Map-Reduce has served a great purpose, though: many, many companies, research labs and individuals are successfully bringing Map-Reduce to bear on problems to which it is suited: brute-force processing with an optional aggregation. But more important in the longer term, to my mind, is the way that Map-Reduce provided the justification for re-evaluating the ways in which large-scale data processing platforms are built (and purchased!).

If we are in a data revolution right now, the computational advance that made it possible was not the ‘discovery’ of Map-Reduce, but instead the realisation that these computing systems can and should be built from relatively cheap, shared-nothing machines (and the real contribution from Google in this area was arguably GFS, not Map-Reduce).

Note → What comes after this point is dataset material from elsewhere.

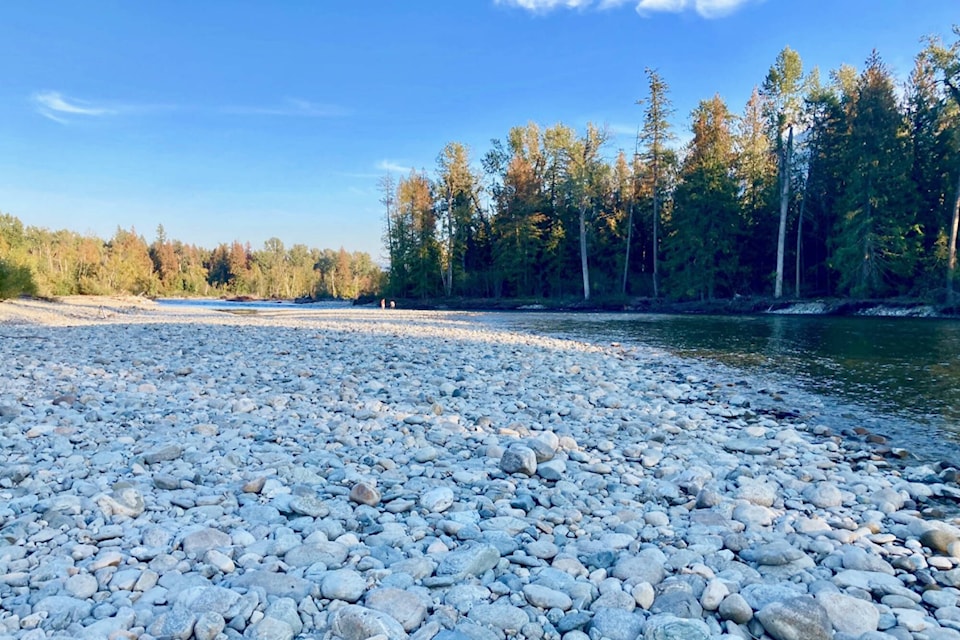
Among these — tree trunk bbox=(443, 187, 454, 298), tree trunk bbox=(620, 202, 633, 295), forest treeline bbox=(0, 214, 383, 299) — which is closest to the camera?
tree trunk bbox=(620, 202, 633, 295)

The advantages of this new architecture are enormous and well understood: storage and compute become incrementally scalable, heterogeneous workloads are better supported and the faults that more commonly arise when you have ‘cheaper’ commodity components are at the same time much easier to absorb (paradoxically, it’s easier to build robust, fault-tolerant systems from unreliable components). Of course lower cost is a huge advantage as well, and is the one that has established vendors stuck between the rock of having to cannibalise their own hardware margins, and the hard place of being outmaneuvered by the new technology.

In the public domain, Hadoop would not have had any success without Map-Reduce to sell it. Until the open-source community developed the maturity to build successful replacements, commodity distributed computing needed an app – not a ‘killer’ app, necessarily, but some new approach that made some of the theoretical promise real. Buying into Map-Reduce meant buying into the platform.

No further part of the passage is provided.